Question

What is the smallest positive integer K such that $2000 \times 2001 \times K$ is a perfect cube?
A.${2^3} \times {3^3} \times {23^3} \times {29^3}$
B.$2 \times 3 \times 23 \times 29$
C.$2 \times {3^2} \times {23^3} \times {29^4}$
D.${2^2} \times {3^2} \times {23^2} \times {29^2}$

Answer 1

Hint: In order to find the value of K, in order to make it a perfect cube, we should know what exactly a perfect cube is. A perfect cube is a number in which the integer is raised to power three, a number that can be splitted into three same integers. For example, $27$is a perfect cube as it can be splitted as $3 \times 3 \times 3$ or ${3^3}$(the integer has the power three).
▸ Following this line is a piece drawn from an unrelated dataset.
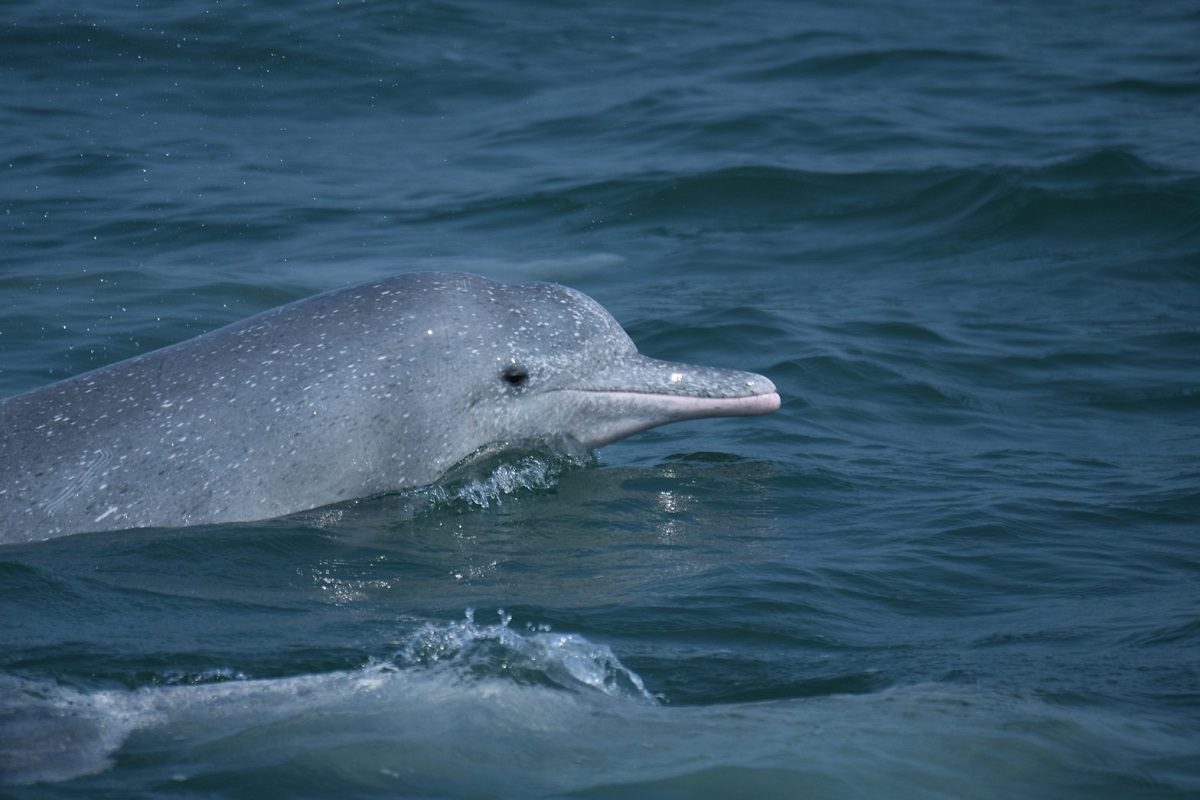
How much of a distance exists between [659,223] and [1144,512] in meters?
9.12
Complete step-by-step answer:
We are given a number $2000 \times 2001 \times K$, we need to find the value of K, so that it makes the product a perfect cube.
For that splitting each part of the value in its factors and we get;
$2000 = 2 \times 2 \times 2 \times 2 \times 5 \times 5 \times 5$
$2001 = 3 \times 23 \times 29$
Combining them, we can write:
$2000 \times 2001 = 2 \times 2 \times 2 \times 2 \times 5 \times 5 \times 5 \times 3 \times 23 \times 29$
Now, pairing up each integer into three same integers in each pair.
$2000 \times 2001 \times K = \left( {2 \times 2 \times 2} \right) \times 2 \times \left( {5 \times 5 \times 5} \right) \times 3 \times 23 \times 29 \times K$ …… (1)
We have one pair of three 2’s and one pair of three 5’s. And, rest we have single integers, so we need to multiply two more same integers to make it a pair of three same integers.
So, we multiply two 2’s, two 3’s, two 23’s and two 29’s in the equation 1, and consider the added value to be K. So, we get:
$K = 2 \times 2 \times 3 \times 3 \times 23 \times 23 \times 29 \times 29$
Substituting it in equation 1:
$2000 \times 2001 \times K = \left( {2 \times 2 \times 2} \right) \times 2 \times \left( {5 \times 5 \times 5} \right) \times 3 \times 23 \times 29 \times \left( {2 \times 2 \times 3 \times 3 \times 23 \times 23 \times 29 \times 29} \right)$
Now, making a pair of three integers:
$2000 \times 2001 \times K = \left( {2 \times 2 \times 2} \right) \times \left( {2 \times 2 \times 2} \right) \times \left( {5 \times 5 \times 5} \right) \times \left( {3 \times 3 \times 3} \right) \times \left( {23 \times 23 \times 23} \right) \times \left( {29 \times 29 \times 29} \right)$
We can see that now there are three same integers in each bracket, so now it’s a perfect cube formed.
So, Value of K we get as:
$K = 2 \times 2 \times 3 \times 3 \times 23 \times 23 \times 29 \times 29$
Which can be written as:
$K = {2^2} \times {3^2} \times {23^2} \times {29^2}$
Hence, Option D is correct.
So, the correct answer is “Option D”.

Note: We have taken $2 \times 2$ and others as ${2^2}$, as they have power 1, (${2^1} \times {2^1}$) and common base 2, so according to the law of radicals, we can add the powers as ${p^a}.{p^b} = {p^{a + b}}$. Similarly, we get: ${2^1} \times {2^1} = {2^{1 + 1}} = {2^2}$. Similarly, for other values we did the same.
We can check the value by multiplying the factors and then taking cube root.